TEXTE DE LECTURE >>
Ces gens ne sont-ils pas écoeurants ? Franchement ? Un genre de secte, finalement, des dingues, persuadés que je pouvais les mettre en danger, eux et leur précieuse vie, tout en menaçant l'ordre établi et le groupe tout entier... Le problème est que ces abrutis se soutenaient mutuellement. Se renforçant, et s'aggravant, même, je dirais, dans une sorte de psychose collective qui les soudait contre moi...

Allons, du calme. Lâche l'affaire, ma fille. Ainsi me donné-je des conseils avisés en m'appelant ma fille : je m'appelle beaucoup moins souvent mon garçon, ça m'excite et ça m'empêche de travailler. (C'est une blague de Desproges que j'ai retaillée pour mon usage personnel) Lâche l'affaire, ma fille, la plus belle musique du monde ne vaut pas que l'on ait à subir ce genre de fachos. Oui le répertoire est magnifique, oui, cette Messe à Buenos Aires, de Palmeri, est fabuleuse et c'est un tel pied de chanter ce chef d'oeuvre absolu, tout en écoutant ces harmonies somptueuses, c'est d'une telle force...

CONSIGNES >>
**a.** Quelle œuvre de Palmeri le texte de lecture mentionne-t-il ?
**b.** Reprenez le texte de lecture sur la Messe à Buenos Aires de Palmeri à partir de sa dernière phrase.

DONNÉES FOURNIES >>
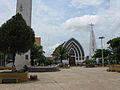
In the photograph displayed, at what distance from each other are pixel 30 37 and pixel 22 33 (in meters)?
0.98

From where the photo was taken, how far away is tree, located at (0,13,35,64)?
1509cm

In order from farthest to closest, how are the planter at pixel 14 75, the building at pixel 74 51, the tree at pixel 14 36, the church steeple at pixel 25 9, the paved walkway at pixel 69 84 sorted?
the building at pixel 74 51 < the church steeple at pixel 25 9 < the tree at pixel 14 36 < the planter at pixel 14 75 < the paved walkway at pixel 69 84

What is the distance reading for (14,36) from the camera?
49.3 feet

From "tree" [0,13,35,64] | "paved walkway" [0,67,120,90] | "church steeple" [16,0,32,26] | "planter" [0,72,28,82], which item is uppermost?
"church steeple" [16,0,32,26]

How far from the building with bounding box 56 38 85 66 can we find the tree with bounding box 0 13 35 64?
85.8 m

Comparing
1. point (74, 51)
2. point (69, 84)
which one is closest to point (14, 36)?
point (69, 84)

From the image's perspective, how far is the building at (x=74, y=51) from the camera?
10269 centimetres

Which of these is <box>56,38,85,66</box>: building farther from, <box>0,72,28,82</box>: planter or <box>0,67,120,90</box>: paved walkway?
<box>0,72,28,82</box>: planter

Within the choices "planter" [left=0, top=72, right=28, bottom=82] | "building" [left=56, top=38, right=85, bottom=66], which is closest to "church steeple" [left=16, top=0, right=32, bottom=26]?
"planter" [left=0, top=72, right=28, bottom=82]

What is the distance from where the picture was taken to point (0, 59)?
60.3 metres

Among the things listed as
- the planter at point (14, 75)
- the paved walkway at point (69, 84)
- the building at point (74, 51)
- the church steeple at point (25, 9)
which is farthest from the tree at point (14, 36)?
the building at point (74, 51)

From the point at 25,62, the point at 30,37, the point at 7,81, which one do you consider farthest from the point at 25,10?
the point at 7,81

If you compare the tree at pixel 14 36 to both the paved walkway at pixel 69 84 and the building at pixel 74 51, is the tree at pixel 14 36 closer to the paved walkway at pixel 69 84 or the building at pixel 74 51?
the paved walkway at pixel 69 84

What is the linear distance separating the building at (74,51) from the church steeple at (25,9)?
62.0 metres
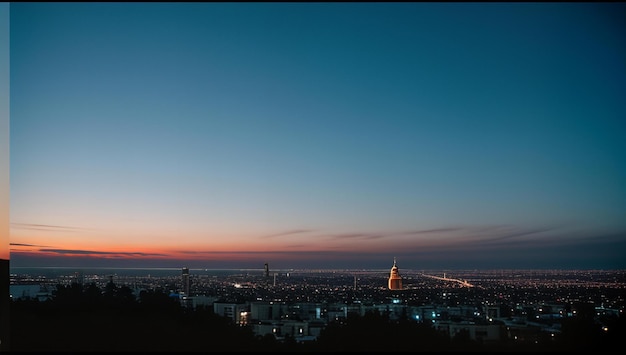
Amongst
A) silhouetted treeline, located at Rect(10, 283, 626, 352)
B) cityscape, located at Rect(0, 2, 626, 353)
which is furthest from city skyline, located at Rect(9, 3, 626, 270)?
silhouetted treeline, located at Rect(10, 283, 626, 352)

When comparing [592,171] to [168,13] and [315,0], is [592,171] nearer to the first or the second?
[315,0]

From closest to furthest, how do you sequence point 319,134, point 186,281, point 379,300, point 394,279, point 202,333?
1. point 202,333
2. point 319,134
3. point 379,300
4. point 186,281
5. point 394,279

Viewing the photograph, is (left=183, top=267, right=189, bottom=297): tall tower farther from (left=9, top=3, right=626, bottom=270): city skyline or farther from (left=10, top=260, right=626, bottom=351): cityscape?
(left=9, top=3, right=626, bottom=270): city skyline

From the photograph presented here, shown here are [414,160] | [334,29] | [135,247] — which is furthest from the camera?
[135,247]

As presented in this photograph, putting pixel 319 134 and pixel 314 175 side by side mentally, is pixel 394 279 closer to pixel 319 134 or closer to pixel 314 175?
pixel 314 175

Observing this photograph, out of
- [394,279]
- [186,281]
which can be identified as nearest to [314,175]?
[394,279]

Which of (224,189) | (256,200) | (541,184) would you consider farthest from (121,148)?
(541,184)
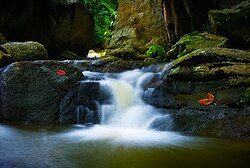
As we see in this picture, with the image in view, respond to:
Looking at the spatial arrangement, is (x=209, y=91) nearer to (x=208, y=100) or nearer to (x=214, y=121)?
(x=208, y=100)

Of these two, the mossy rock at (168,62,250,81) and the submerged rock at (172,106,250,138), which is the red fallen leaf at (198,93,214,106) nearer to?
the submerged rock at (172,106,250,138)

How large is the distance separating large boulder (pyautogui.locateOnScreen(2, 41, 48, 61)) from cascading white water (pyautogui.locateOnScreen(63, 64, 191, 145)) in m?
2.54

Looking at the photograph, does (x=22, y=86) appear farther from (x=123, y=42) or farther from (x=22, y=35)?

LISTE DES RÉPONSES >>
**a.** La Messe à Buenos Aires.

**b.**
Ils ne sont même pas conscients de ce fonctionnement malsain. Tant pis pour eux, tant pis pour moi... Tant mieux, peut-être ? La vie me fait signe de continuer mon chemin, de trouver une autre chorale, de créer la mienne peut-être... Une chorale clandestine qui aurait lieu dehors... Dans la rue... Dans les kibboutz... Ou chez moi ! Y'a la place !

La vie continue, et demande qu'on accepte les joies et aussi les tristesses, les frustrations... La plus belle musique du monde, on peut aussi l'écouter... Grâce à internet et Youtube... La technologie a quand même du bon !

Voici donc cette Misatango de Palmeri :


Enjoy !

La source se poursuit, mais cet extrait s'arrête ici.